##### BEREITGESTELLTE DATEN #####

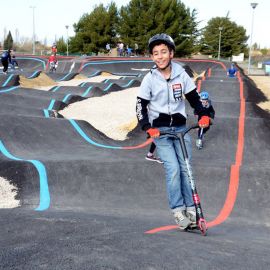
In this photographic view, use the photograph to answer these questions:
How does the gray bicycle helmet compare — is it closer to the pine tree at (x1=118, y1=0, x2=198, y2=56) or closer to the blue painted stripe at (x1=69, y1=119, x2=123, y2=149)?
the blue painted stripe at (x1=69, y1=119, x2=123, y2=149)

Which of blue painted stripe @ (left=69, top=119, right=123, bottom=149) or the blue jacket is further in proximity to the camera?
blue painted stripe @ (left=69, top=119, right=123, bottom=149)

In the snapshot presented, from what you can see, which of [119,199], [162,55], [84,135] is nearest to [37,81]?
[84,135]

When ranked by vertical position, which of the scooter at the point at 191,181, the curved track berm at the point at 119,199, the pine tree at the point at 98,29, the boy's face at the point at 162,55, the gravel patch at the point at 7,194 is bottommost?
the gravel patch at the point at 7,194

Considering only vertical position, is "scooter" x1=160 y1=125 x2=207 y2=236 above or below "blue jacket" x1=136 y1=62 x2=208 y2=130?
below

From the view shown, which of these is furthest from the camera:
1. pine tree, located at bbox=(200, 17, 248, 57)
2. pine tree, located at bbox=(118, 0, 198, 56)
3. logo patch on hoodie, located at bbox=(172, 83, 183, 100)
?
pine tree, located at bbox=(200, 17, 248, 57)

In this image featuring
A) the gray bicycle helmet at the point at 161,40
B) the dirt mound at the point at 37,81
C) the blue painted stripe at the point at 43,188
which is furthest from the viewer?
the dirt mound at the point at 37,81

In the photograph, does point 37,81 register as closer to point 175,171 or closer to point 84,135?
point 84,135

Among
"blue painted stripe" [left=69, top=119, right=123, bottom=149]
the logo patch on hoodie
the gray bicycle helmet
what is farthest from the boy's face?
"blue painted stripe" [left=69, top=119, right=123, bottom=149]

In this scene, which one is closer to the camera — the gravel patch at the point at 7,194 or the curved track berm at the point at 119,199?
the curved track berm at the point at 119,199

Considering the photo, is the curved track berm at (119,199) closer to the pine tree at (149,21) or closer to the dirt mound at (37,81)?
the dirt mound at (37,81)

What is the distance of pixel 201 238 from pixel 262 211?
316 cm

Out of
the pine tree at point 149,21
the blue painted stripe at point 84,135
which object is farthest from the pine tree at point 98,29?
the blue painted stripe at point 84,135

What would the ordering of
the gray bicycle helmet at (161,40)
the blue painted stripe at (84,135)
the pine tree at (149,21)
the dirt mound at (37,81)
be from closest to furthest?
the gray bicycle helmet at (161,40), the blue painted stripe at (84,135), the dirt mound at (37,81), the pine tree at (149,21)

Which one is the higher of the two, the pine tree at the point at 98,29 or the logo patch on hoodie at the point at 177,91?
the pine tree at the point at 98,29
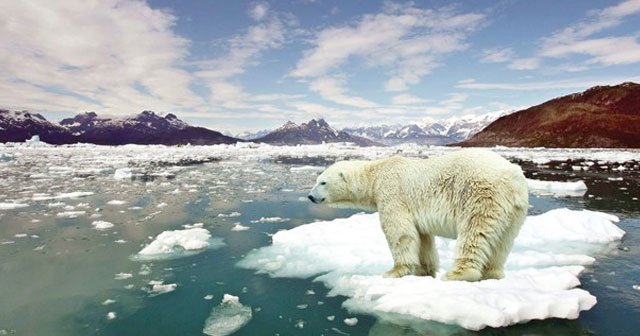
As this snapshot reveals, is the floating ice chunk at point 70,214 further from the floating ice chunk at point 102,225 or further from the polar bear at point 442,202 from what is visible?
the polar bear at point 442,202

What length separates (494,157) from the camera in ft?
17.9

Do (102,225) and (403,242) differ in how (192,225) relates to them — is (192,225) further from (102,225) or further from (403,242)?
(403,242)

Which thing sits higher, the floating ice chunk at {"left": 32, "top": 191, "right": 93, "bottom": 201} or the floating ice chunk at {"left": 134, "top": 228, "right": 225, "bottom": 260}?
the floating ice chunk at {"left": 32, "top": 191, "right": 93, "bottom": 201}

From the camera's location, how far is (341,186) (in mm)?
6898

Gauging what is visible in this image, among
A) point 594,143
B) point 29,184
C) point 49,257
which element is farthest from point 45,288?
point 594,143

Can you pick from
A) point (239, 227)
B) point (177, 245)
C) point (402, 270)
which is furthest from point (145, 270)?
point (402, 270)

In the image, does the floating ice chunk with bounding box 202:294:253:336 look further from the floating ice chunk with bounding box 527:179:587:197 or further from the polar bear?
the floating ice chunk with bounding box 527:179:587:197

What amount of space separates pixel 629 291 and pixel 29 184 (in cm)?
2552

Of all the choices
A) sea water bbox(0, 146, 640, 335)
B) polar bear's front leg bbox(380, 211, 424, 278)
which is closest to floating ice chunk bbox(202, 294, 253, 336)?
sea water bbox(0, 146, 640, 335)

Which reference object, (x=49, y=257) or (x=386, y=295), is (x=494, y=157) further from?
(x=49, y=257)

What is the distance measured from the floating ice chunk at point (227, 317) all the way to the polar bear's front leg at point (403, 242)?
6.96 feet

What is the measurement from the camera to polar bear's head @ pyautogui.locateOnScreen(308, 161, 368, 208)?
6.82m

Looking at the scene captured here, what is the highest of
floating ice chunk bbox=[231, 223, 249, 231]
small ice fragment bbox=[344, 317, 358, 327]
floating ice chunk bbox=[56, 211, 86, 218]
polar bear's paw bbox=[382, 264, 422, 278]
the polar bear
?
the polar bear

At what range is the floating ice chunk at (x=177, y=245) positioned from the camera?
28.9ft
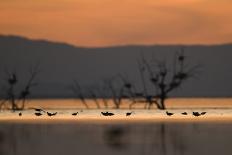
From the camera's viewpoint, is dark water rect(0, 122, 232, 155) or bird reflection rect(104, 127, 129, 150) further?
bird reflection rect(104, 127, 129, 150)

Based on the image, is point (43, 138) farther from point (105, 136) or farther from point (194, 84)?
point (194, 84)

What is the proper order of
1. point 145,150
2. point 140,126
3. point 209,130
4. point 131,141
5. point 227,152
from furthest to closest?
point 140,126 → point 209,130 → point 131,141 → point 145,150 → point 227,152

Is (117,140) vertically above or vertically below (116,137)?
below

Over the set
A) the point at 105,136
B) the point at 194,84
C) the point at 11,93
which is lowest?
the point at 105,136

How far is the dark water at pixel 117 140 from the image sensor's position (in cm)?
2273

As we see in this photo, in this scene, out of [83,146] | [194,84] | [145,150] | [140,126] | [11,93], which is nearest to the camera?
[145,150]

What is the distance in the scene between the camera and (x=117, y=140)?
2720 centimetres

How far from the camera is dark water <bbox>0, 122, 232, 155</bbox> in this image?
74.6 ft

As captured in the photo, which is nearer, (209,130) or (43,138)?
(43,138)

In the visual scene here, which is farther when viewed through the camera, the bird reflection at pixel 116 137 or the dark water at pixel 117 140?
the bird reflection at pixel 116 137

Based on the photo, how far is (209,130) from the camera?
31594 mm

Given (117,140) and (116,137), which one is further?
(116,137)

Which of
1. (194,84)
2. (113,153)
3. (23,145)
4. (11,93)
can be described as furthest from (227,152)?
(194,84)

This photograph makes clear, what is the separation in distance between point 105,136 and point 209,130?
14.1 ft
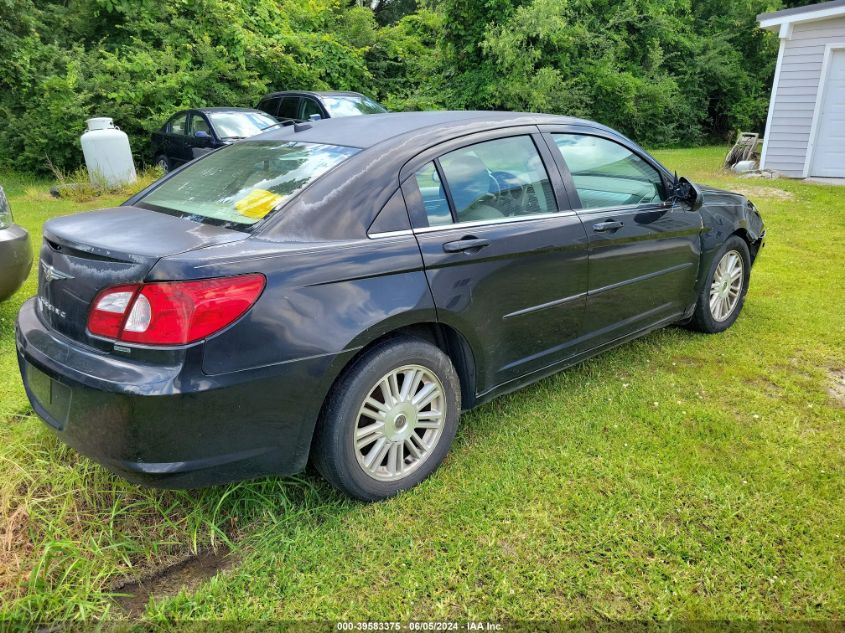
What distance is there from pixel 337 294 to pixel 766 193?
10569mm

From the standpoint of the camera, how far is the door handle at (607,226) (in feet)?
10.8

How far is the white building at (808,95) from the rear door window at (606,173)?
10244mm

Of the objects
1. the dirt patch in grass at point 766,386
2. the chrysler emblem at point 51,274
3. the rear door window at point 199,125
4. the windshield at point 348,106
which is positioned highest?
the windshield at point 348,106

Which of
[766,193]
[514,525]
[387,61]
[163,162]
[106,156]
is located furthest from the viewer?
[387,61]

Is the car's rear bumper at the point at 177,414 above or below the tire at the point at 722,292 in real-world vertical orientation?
above

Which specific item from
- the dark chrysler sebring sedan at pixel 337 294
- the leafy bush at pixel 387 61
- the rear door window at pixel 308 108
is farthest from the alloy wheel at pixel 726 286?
the leafy bush at pixel 387 61

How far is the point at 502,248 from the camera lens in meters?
2.85

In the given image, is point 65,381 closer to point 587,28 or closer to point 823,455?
point 823,455

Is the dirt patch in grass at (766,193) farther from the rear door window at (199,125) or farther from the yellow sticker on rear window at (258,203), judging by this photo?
the yellow sticker on rear window at (258,203)

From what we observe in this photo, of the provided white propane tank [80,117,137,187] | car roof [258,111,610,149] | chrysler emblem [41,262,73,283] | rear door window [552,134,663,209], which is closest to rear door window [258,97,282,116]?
white propane tank [80,117,137,187]

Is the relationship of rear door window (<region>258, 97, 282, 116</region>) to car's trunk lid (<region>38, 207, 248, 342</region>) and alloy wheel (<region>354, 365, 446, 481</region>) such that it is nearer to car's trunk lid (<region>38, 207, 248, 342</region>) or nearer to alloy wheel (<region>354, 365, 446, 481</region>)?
car's trunk lid (<region>38, 207, 248, 342</region>)

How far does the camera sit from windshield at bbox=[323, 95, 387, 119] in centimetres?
1061

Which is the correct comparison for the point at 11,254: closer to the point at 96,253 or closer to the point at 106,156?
the point at 96,253

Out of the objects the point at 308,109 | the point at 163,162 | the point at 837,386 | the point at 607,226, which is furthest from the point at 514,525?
the point at 163,162
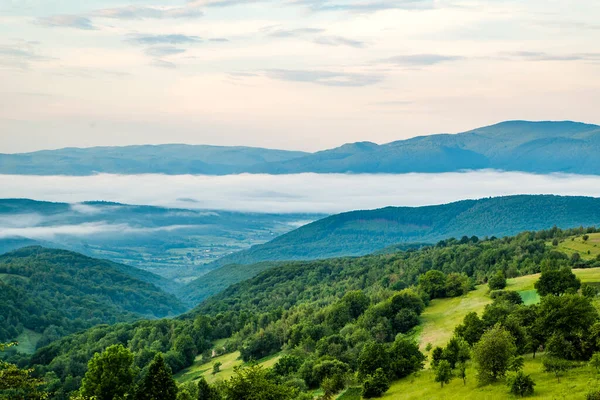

#####

#### AUFGABENSTELLUNG:
Finde in den gesammelten Daten oben alle Zeilen, die das Wort „face“ enthalten, und schreibe sie unverändert ab. Achte dabei auf die Groß- und Kleinschreibung.

#### LÖSUNG DER AUFGABE:
When ranked by vertical position, which of the scooter at the point at 191,181, the curved track berm at the point at 119,199, the pine tree at the point at 98,29, the boy's face at the point at 162,55, the gravel patch at the point at 7,194 is bottommost?
what is farthest from the boy's face?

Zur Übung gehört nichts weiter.